Uncomplicated skin incisions will heal in about 14 days. After that, you will be able to take a regular shower. The healing of internal structures takes 6 to 12 weeks, so it is necessary to maintain a resting regime even after discharge from the hospital. It usually takes 8-16 weeks until you are able to return to work. Talk about this with the doctor who treated you in the hospital, or at least with your general practitioner.

If you have a stent in your kidney, you may urinate more often and you may experience discomfort and mild pain in the bladder and sometimes at the tip of your penis, especially at the end of urination – sometimes bloody urine may appear.

The stent is usually removed 6-8 weeks after surgery.

Many patients complain about persistent episodes of pain (pulling, pressure, pulsing) in the lumbar region, which can last for several months. If the kidney access incision is in the lumbar region, the wound may arch due to the interruption of the nerves supplying the muscles of the abdominal cavity – it is not a hernia. This condition can be improved by strengthening the muscles of the abdominal wall with exercise (only after full healing!).

Important information?

In case of fever, redness, pulsation or secretion at the site of the surgical wound, contact your attending physician. Inform your attending physician of any other problems related to the procedure, do not underestimate any breathing difficulties. Bulging in the area of the wound in the lumbar region due to interruption of the nerves supplying the abdominal muscles is not a reason for acute examination.
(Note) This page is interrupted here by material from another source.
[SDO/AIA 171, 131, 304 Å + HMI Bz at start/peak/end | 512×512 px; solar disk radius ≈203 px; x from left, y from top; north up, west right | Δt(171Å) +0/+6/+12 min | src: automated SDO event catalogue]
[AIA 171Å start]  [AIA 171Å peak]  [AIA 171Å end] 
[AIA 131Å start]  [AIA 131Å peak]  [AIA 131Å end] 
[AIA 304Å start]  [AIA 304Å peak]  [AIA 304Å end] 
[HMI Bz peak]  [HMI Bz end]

The results of the histological examination are usually available within 2-3 weeks after the surgery. These findings may be decisive for your further treatment or follow-up. The date and place of your postoperative check-up will be determined at discharge based on the course of the surgery and postoperative care (usually 6-8 weeks after the surgery).

It is usually necessary to undergo further follow-up at the outpatient urology or oncology office.